> [ABOUT THIS TASK]: Taking the line with "Quận Chúa Bất Tư Gia - Chương 120 - ảnh 18" as the first and the line with "tbd N 36ac N" as the last, set down the lines below exactly, pictures excluded.
BEGIN EXCERPTED RECORDS
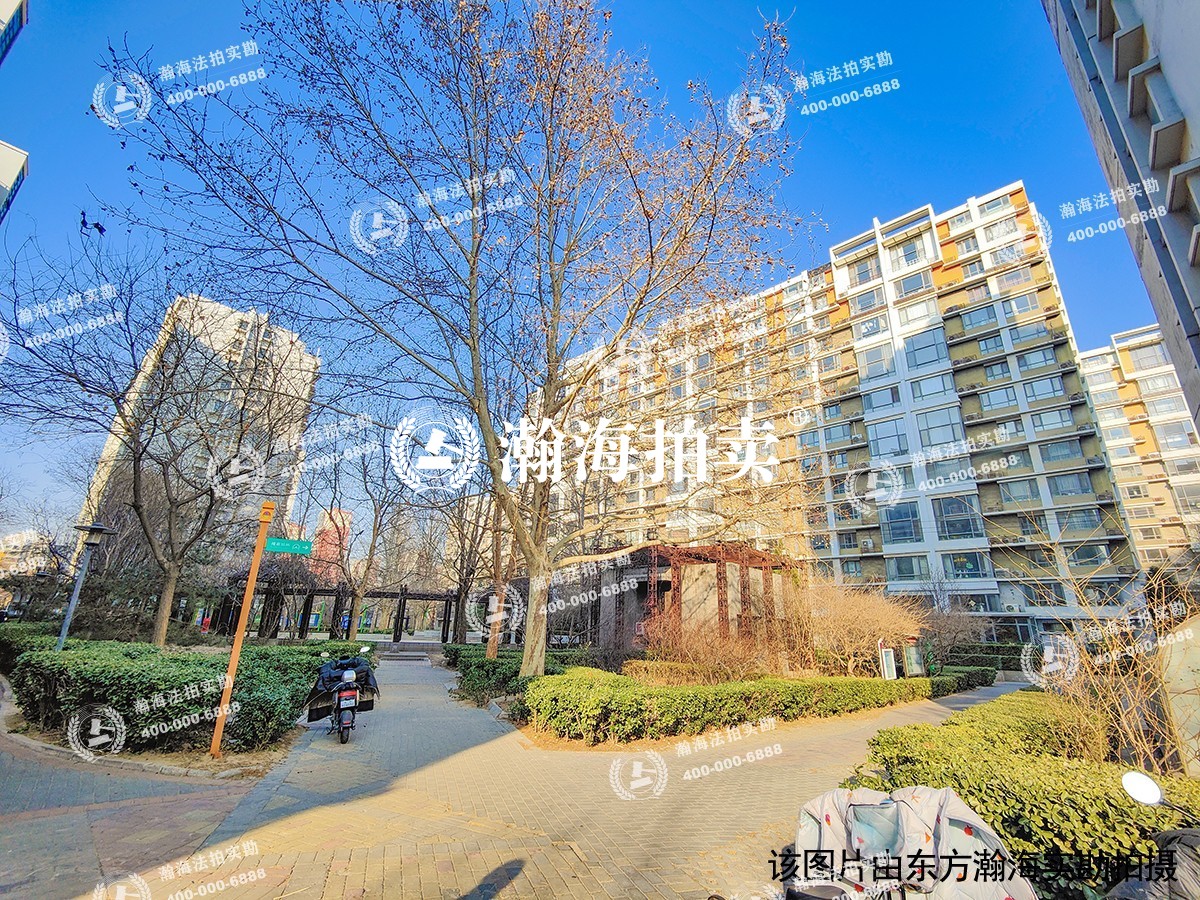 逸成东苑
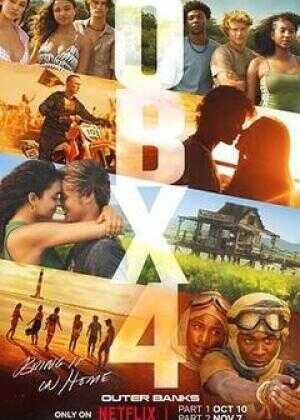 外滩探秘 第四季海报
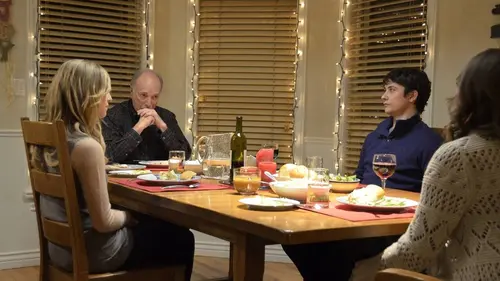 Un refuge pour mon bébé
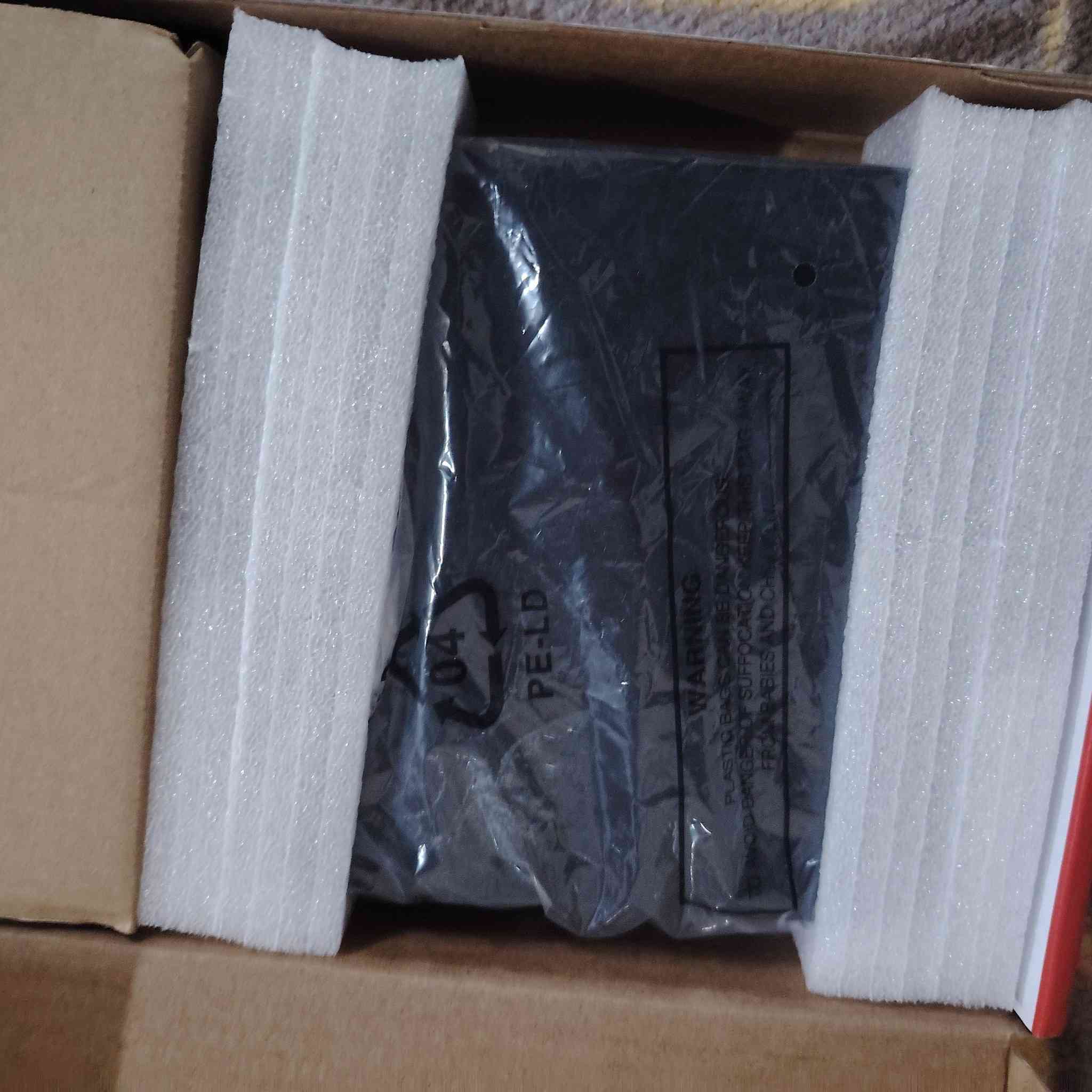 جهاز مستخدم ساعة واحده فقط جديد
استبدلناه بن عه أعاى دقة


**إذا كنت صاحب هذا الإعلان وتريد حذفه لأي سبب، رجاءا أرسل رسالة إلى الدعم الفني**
END EXCERPTED RECORDS
BEGIN EXCERPTED RECORDS
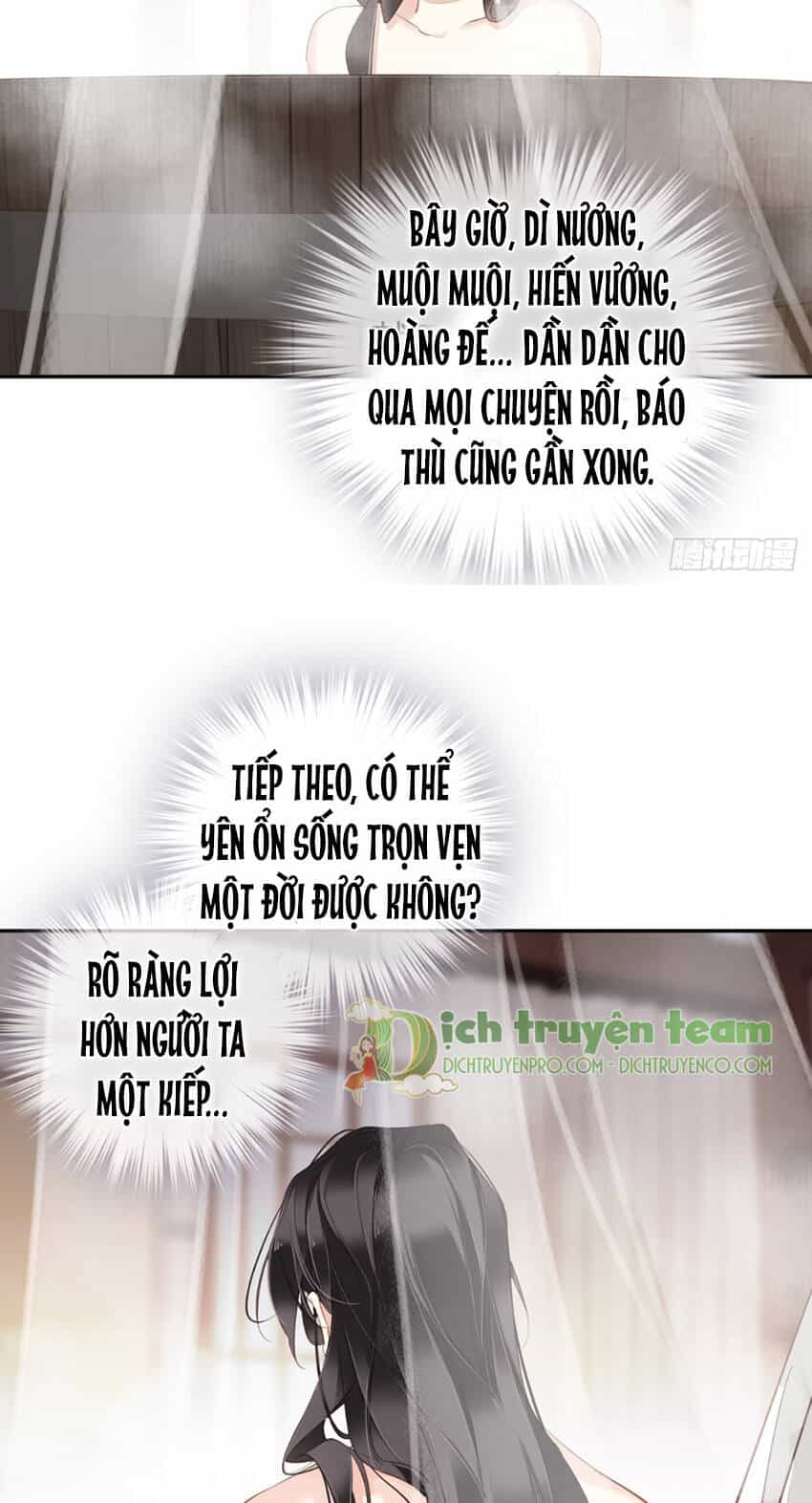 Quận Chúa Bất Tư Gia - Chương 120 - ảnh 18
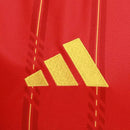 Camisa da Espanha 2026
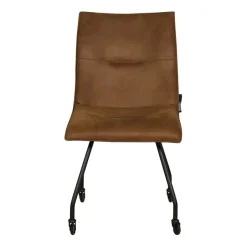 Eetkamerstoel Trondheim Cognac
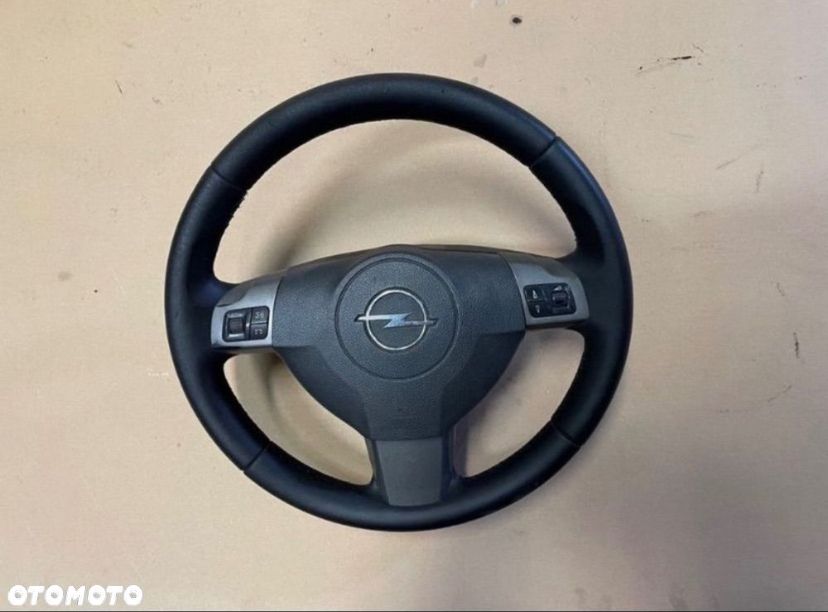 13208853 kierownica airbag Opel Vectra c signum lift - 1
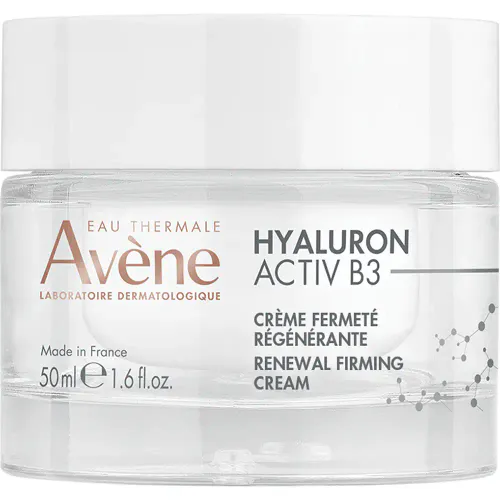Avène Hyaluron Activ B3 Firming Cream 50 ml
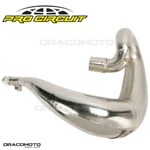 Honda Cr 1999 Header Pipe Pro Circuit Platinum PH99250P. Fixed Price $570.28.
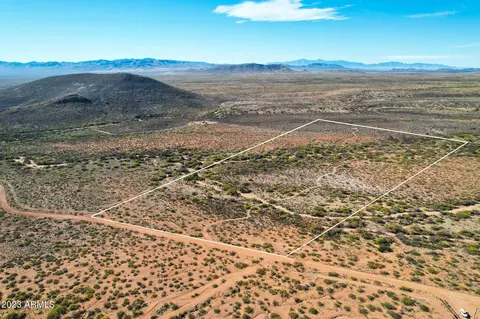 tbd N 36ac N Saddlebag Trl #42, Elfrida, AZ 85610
END EXCERPTED RECORDS
> [WRITTEN RESPONSE]:
 Quận Chúa Bất Tư Gia - Chương 120 - ảnh 18
 Camisa da Espanha 2026
 Eetkamerstoel Trondheim Cognac
 13208853 kierownica airbag Opel Vectra c signum lift - 1
Avène Hyaluron Activ B3 Firming Cream 50 ml
 Honda Cr 1999 Header Pipe Pro Circuit Platinum PH99250P. Fixed Price $570.28.
 tbd N 36ac N Saddlebag Trl #42, Elfrida, AZ 85610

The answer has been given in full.